With all the threats out there these days, even the most legitimate Web sites could put your company’s servers at risk.
Companies that avoid (or, at the very least, minimize) the risk of viral attacks do so by taking proactive measures before a problem arises. A few simple precautions can help your company save significant amounts of time and money (not to mention any breach of confidential files, etc.)
Three steps you can take right now to significantly decrease your risk of exposure:
- Back up everything on your system (and make sure employees do the same): No matter how well your servers are protected, there’s really no way to guarantee your system won’t crash, or someone’s personal PC won’t fall into a river, or a major storm won’t knock out the power. The point is, you need to make sure everything is backed up, not only at another location on your internal servers, but also on some type of external hard drive where those files won’t be in danger, should your company’s server go down. For increased protection, equip every one of your employees with a personal thumb drive, and make it a company policy that once a quarter, they need to take a few minutes to upload any new files.
- Install antivirus software (It’s free): There are tons of antivirus software programs out there, and a lot of them are offered as free downloads (e.g., AVG provides a free download of reliable antivirus software for any system that operates using Windows). A lot of computer viruses operate like cancers, slowly (or in some cases, very quickly) spreading to every nook and cranny until the hard drive is completely unresponsive. Send an email once a month, reminding employees to run a quick scan before they start their week. They’ll catch a lot of viruses that fly under the radar, slowly revealing themselves through slower running systems and other system failures.

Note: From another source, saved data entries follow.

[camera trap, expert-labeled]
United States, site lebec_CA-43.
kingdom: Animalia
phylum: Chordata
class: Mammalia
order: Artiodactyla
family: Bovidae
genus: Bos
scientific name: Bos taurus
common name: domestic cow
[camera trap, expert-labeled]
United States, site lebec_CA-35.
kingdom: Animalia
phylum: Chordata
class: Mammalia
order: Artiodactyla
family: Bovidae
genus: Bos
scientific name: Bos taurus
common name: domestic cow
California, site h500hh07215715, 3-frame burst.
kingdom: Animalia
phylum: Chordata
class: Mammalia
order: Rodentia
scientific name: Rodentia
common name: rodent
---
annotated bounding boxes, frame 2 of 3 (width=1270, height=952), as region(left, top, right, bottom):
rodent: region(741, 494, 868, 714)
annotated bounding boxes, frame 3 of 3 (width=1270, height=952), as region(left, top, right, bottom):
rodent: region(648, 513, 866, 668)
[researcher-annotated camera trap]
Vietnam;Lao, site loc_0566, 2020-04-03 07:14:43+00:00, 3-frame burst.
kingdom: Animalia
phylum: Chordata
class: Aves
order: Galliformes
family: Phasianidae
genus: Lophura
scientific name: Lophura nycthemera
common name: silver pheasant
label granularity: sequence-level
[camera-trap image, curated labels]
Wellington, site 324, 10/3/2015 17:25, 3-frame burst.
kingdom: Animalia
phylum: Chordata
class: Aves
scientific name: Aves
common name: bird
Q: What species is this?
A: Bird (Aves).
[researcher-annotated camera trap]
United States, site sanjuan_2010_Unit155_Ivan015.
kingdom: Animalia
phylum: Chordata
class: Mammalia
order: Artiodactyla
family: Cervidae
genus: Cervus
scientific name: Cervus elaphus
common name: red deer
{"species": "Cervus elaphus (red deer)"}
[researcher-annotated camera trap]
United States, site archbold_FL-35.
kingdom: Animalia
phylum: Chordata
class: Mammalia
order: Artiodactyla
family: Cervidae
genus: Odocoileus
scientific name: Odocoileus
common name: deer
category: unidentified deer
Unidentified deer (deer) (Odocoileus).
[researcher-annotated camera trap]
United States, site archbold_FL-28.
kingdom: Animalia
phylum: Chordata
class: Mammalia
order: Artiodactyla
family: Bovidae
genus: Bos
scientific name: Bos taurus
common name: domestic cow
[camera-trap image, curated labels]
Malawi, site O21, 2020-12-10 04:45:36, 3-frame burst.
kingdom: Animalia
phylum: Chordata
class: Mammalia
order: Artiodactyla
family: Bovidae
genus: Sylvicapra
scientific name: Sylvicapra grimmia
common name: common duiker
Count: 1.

- Bring PCs in for regular check-ups: Partner with IT to ensure every computer in your department receives regularly scheduled tuneups, during which IT pros can update operating systems, flag any problems, and suggest ways for employees to streamline their operating systems so things run more smoothly.
Preventative maintenance is the key. The time you spend taking proactive measures is nothing compared to the hours of lost work (not to mention privileged info) you risk by leaving your operating system open to threats.